* [What this task involves]
What you return should be every line below, word for word, and none of the images.

* [Available data]
--- --- ---
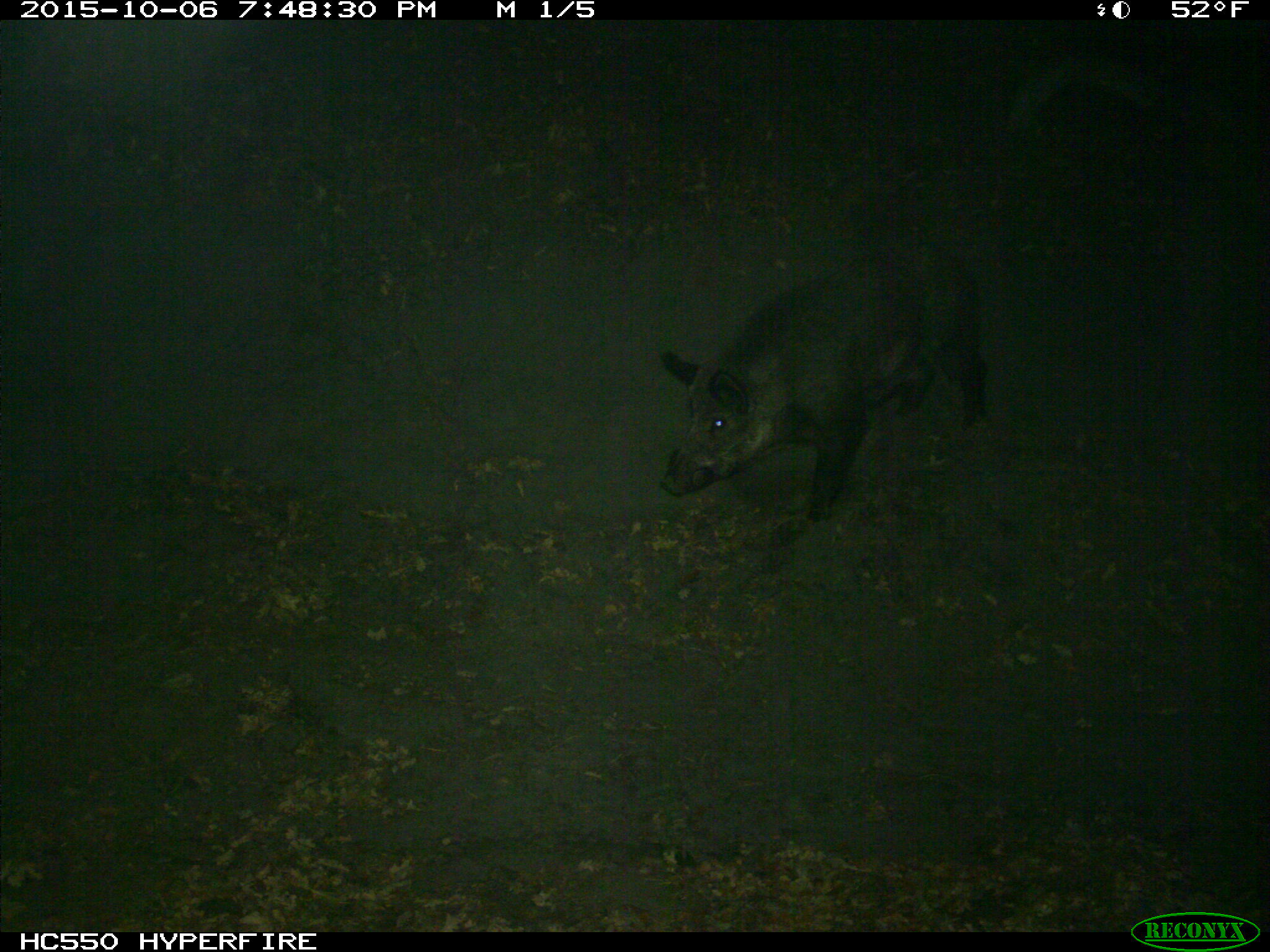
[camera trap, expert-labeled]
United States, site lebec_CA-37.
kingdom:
--- --- ---
* [Your solution]
[camera trap, expert-labeled]
United States, site lebec_CA-37.
kingdom:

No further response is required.